Whether the correspondence between the disconnectome components and task-related functional activations was due to the pure organisation of white matter in the brain or was influenced by the biased distribution of ischaemic strokes is unknown. To answer this question, we compared the correlation between task-related fMRI meta-analytic maps and all components of the stroke disconnectome, the synthetic disconnectome and brain lesions. Figure 2c shows that disconnections in strokes have a stronger relationship with task-related functional activations than the lesion alone (t = 24.107; p < 0.001, based on 1000 bootstrapped samples). Further, the correlation between task-related functional activations and the synthetic disconnectome have a significantly weaker relationship than with the stroke disconnectome (t = 4.620; p < 0.001, based on 1000 bootstrapped samples). These statistical differences suggest that on the one hand, the disconnectome corresponds with the underlying functional architecture (as revealed by fMRI) better than lesions alone. Hence brain disconnections are more appropriate to study the localisation of brain functions than brain lesions alone. On the other hand, our results also suggest that the non-random distribution of stroke has distorted the taxonomy of brain function underpinning the behavioural paradigms used in task-related fMRI and other brain mapping methods. In other words, the stereotyped location of stroke lesions has induced an observational bias in jointly impaired functions that, in turn, has biased the functional taxonomy used with fMRI in healthy subjects.

Functional mapping of white matter connections

Since most of the disconnectome components corresponded to task-related functional activations, we estimated the white matter structure subjacent to each component allowing to derive a statistical map of the function of white matter connections [as disrupted by stroke]. Accordingly, component maps were calculated using permuted (n = 1000) linear regressions. In order to assess the reproducibility of the component maps, we split the dataset in two (n = 666). Pearson correlation indicated a good reproducibility across the two sets of component maps (average Pearson R = 0.813 ± 0.079). As shown in Fig. 3, some components clearly demonstrated an intra-hemispheric network distribution, such as the articulatory loop that involves portions of the arcuate fasciculus and connects key territories including the Broca, supramarginal and Wernicke areas39. Similarly, the navigation system involved the posterior portion of the cingulum that connects the right hippocampus40 to the retrosplenial cortex41,42. Other components appeared to have a strong level of interhemispheric interaction, such as the left and right frontal eye fields that were bound via a portion of the corpus callosum tract. Such a strong interhemispheric association might explain why after a stroke43 or unilateral electrical stimulation44 of this functional field both eyes show an irrepressible deviation. Some components also had a more circumscribed distribution, such as calculation, which involved the left intraparietal sulcus and its subjacent short white matter connections, as previously discussed in45. See Supplementary Information B. and Supplementary Figs. 348 for a full description of all the components, their link with functional neuroimaging and with symptoms when disconnected.
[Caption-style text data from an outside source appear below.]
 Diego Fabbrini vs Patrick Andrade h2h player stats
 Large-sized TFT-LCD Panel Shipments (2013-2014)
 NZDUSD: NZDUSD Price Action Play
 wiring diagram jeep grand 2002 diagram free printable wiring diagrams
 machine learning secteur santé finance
Fig. 3: Functional mapping of white matter connections.
figure 3

3D representation of four representative components maps side-by-side with white matter sections. comp. component, Arc arcuate, B Broca area, Ins insula, Tri pars triangularis, W Wernicke, V2 secondary visual area, RS retrosplenial cortex, H hippocampus, PH parahippocampal area, FEF frontal eye field, CC corpus callosum, IPS intraparietal sulcus. Component maps were replicated a second time and indicated a good reproducibility (average Pearson R = 0.813 ± 0.079).
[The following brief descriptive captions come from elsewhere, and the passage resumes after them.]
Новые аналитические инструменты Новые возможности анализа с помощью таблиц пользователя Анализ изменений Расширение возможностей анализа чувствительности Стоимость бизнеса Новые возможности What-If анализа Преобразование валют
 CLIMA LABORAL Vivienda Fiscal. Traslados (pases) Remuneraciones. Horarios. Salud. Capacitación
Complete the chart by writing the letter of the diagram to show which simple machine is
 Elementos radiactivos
Atlas of white matter function

As some functions might emerge from the combination of the above components rather than a single component, a second level of permuted linear regression was performed to identify the statistical contribution of each voxel of each component map (i.e. independent variables) to each of the fMRI meta-analytic maps (i.e. the dependent variable). By doing so we obtained a white matter map that corresponded to each fMRI meta-analytic map. The same analysis was replicated in the second set of component maps. The two sets of maps indicated a good level of reproducibility (average Pearson R = 0.885 ± 0.061). Results are summarised in Fig. 4a, which shows a comprehensive atlas of the function of white matter connections. For visualisation purposes, only the top contribution is represented here, however individual maps are available at neurovault.org (see ‘Data availability’ section). Mapping of the effect sizes (Fig. 4b) and the task versatility (Fig. 4c) indicated a strong asymmetry between the left and the right hemispheres. This asymmetry suggested that much less is known about the white matter function of the right hemisphere in comparison with the left. In addition, the component maps made available at neurovault.org (see ‘Data availability’ section) and have the potential to project any functional activation to the white matter and identify typical brain lesions leading to its disconnection (see Supplementary Information C. and Supplementary Fig. 49 for an example with left hand and right-hand finger tapping).
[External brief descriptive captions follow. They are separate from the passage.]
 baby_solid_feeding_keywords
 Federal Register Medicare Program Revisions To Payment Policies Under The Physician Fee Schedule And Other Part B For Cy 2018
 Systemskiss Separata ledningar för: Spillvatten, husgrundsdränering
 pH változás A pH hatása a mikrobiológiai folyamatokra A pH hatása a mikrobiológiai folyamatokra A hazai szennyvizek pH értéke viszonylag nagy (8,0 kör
Fig. 4: Atlas of white matter function.
figure 4

a summary map of the white matter function only displaying terms with the highest statistical level (see Supplementary Figs. 5057 for high resolution). b Effect size related to the prediction of white matter function. R > 0.5 indicates a large effect size. c Versatility maps. For each voxel of the MNI, the value indicates the number of terms related to the prediction of white matter function with a large effect size. The atlas white matter function was replicated a second time. The atlas of white matter function was replicated a second time and indicated a good reproducibility (average Pearson R = 0.885 ± 0.061).

Discussion

Applying state-of-the-art methods for synthesising meta-analytic functional mapping with white matter connectivity of the largest published set of acute stroke lesions we built an atlas of the function of white matter in the human brain.

As we could not directly collect high-resolution DWI from each patient due to limited clinical settings, instead, lesions were placed in healthy connectomes to estimate disconnections19,27,34,35,36,37. Importantly, we privileged the quality of the connectome rather than the age match when deriving the probability of disconnection induced by each lesion. While age-related changes in fractional anisotropy, number of streamlines/trajectories reconstructed and graph theoretical indices have been previously reported in the literature46, none of these measures were used in our analyses. In the present case, age is not a confounding factor. As previously demonstrated, shape and spatial extent of average tracts47, as well as disconnection estimates27 are invariant across decades. In order to confirm this, the disconnection estimates were replicated in a lower resolution age matched sample of ten participants (i.e. Lifespan Human Connectome Project48,49) and indicated a good reproducibility (r = 0.866 ± 0.066, see Supplementary Information E.).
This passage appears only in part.